Collected data
----------------------------------------
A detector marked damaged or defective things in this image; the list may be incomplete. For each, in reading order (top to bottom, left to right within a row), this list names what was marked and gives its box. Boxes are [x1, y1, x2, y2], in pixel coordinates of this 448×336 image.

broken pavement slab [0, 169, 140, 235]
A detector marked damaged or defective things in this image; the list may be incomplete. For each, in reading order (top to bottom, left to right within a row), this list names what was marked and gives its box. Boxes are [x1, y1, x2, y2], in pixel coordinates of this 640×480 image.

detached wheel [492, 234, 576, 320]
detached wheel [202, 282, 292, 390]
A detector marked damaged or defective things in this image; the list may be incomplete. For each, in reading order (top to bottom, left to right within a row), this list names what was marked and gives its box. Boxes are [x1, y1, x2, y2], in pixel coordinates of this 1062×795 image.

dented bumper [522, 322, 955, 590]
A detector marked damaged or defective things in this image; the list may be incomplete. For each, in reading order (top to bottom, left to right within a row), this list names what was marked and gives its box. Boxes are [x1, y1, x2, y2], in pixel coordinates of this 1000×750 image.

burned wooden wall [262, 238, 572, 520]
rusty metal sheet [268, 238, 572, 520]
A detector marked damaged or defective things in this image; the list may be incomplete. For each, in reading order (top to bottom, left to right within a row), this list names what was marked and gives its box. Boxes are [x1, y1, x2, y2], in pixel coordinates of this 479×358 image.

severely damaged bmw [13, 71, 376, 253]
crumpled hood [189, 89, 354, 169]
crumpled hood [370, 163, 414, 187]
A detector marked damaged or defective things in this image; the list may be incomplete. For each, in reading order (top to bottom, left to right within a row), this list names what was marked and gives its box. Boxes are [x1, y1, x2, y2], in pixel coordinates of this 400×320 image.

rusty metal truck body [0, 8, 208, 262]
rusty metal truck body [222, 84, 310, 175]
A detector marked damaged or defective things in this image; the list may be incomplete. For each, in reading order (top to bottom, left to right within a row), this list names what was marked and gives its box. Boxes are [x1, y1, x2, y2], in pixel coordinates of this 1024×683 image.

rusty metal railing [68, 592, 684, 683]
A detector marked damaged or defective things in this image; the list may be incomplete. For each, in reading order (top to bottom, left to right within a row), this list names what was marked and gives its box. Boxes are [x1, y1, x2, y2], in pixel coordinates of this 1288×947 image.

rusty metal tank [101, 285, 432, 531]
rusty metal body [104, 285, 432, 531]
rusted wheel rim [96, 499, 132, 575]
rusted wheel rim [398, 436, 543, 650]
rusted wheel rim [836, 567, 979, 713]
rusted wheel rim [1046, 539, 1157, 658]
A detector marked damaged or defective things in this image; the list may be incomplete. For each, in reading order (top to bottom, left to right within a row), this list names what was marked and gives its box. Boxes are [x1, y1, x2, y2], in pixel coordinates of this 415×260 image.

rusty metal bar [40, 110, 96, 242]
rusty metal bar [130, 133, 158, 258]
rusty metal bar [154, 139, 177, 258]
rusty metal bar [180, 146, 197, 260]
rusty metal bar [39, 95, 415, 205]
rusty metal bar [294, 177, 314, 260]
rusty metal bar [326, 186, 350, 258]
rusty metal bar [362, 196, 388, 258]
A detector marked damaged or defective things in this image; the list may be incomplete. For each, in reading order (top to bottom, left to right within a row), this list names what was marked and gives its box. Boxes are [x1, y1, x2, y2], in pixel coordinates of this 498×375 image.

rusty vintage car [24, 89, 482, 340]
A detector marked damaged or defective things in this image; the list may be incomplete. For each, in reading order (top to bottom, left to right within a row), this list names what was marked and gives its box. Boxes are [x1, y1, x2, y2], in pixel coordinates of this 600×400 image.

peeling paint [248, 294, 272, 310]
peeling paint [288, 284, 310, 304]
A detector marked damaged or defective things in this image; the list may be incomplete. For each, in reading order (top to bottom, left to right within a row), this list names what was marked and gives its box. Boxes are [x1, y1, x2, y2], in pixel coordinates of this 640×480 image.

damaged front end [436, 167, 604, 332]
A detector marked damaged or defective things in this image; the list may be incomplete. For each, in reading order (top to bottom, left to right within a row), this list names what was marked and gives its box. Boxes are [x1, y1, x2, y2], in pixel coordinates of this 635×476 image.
----------------------------------------
EXERCISE PROMPT
Reproduce each record exactly as written above.

RESPONSE TO THIS EXERCISE
A detector marked damaged or defective things in this image; the list may be incomplete. For each, in reading order (top to bottom, left to right within a row), this list names what was marked and gives its box. Boxes are [x1, y1, x2, y2], in pixel coordinates of this 448×336 image.

broken pavement slab [0, 169, 140, 235]
A detector marked damaged or defective things in this image; the list may be incomplete. For each, in reading order (top to bottom, left to right within a row), this list names what was marked and gives its box. Boxes are [x1, y1, x2, y2], in pixel coordinates of this 640×480 image.

detached wheel [492, 234, 576, 320]
detached wheel [202, 282, 292, 390]
A detector marked damaged or defective things in this image; the list may be incomplete. For each, in reading order (top to bottom, left to right within a row), this list names what was marked and gives its box. Boxes are [x1, y1, x2, y2], in pixel coordinates of this 1062×795 image.

dented bumper [522, 322, 955, 590]
A detector marked damaged or defective things in this image; the list may be incomplete. For each, in reading order (top to bottom, left to right within a row), this list names what was marked and gives its box. Boxes are [x1, y1, x2, y2], in pixel coordinates of this 1000×750 image.

burned wooden wall [262, 238, 572, 520]
rusty metal sheet [268, 238, 572, 520]
A detector marked damaged or defective things in this image; the list may be incomplete. For each, in reading order (top to bottom, left to right within a row), this list names what was marked and gives its box. Boxes are [x1, y1, x2, y2], in pixel coordinates of this 479×358 image.

severely damaged bmw [13, 71, 376, 253]
crumpled hood [189, 89, 354, 169]
crumpled hood [370, 163, 414, 187]
A detector marked damaged or defective things in this image; the list may be incomplete. For each, in reading order (top to bottom, left to right within a row), this list names what was marked and gives its box. Boxes are [x1, y1, x2, y2], in pixel coordinates of this 400×320 image.

rusty metal truck body [0, 8, 208, 262]
rusty metal truck body [222, 84, 310, 175]
A detector marked damaged or defective things in this image; the list may be incomplete. For each, in reading order (top to bottom, left to right within a row), this list names what was marked and gives its box. Boxes are [x1, y1, x2, y2], in pixel coordinates of this 1024×683 image.

rusty metal railing [68, 592, 684, 683]
A detector marked damaged or defective things in this image; the list may be incomplete. For each, in reading order (top to bottom, left to right within a row), this list names what was marked and gives its box. Boxes are [x1, y1, x2, y2], in pixel coordinates of this 1288×947 image.

rusty metal tank [101, 285, 432, 531]
rusty metal body [104, 285, 432, 531]
rusted wheel rim [96, 499, 132, 575]
rusted wheel rim [398, 436, 543, 650]
rusted wheel rim [836, 567, 979, 713]
rusted wheel rim [1046, 539, 1157, 658]
A detector marked damaged or defective things in this image; the list may be incomplete. For each, in reading order (top to bottom, left to right within a row), this list names what was marked and gives its box. Boxes are [x1, y1, x2, y2], in pixel coordinates of this 415×260 image.

rusty metal bar [40, 110, 96, 242]
rusty metal bar [130, 133, 158, 258]
rusty metal bar [154, 139, 177, 258]
rusty metal bar [180, 146, 197, 260]
rusty metal bar [39, 95, 415, 205]
rusty metal bar [294, 177, 314, 260]
rusty metal bar [326, 186, 350, 258]
rusty metal bar [362, 196, 388, 258]
A detector marked damaged or defective things in this image; the list may be incomplete. For each, in reading order (top to bottom, left to right within a row), this list names what was marked and gives its box. Boxes are [x1, y1, x2, y2], in pixel coordinates of this 498×375 image.

rusty vintage car [24, 89, 482, 340]
A detector marked damaged or defective things in this image; the list may be incomplete. For each, in reading order (top to bottom, left to right within a row), this list names what was marked and gives its box. Boxes are [x1, y1, x2, y2], in pixel coordinates of this 600×400 image.

peeling paint [248, 294, 272, 310]
peeling paint [288, 284, 310, 304]
A detector marked damaged or defective things in this image; the list may be incomplete. For each, in reading order (top to bottom, left to right within a row), this list names what was marked and gives its box. Boxes are [x1, y1, x2, y2], in pixel coordinates of this 640×480 image.

damaged front end [436, 167, 604, 332]
A detector marked damaged or defective things in this image; the list may be incomplete. For each, in reading order (top to bottom, left to right within a row), this list names what was marked and gives its box. Boxes are [x1, y1, x2, y2], in pixel coordinates of this 635×476 image.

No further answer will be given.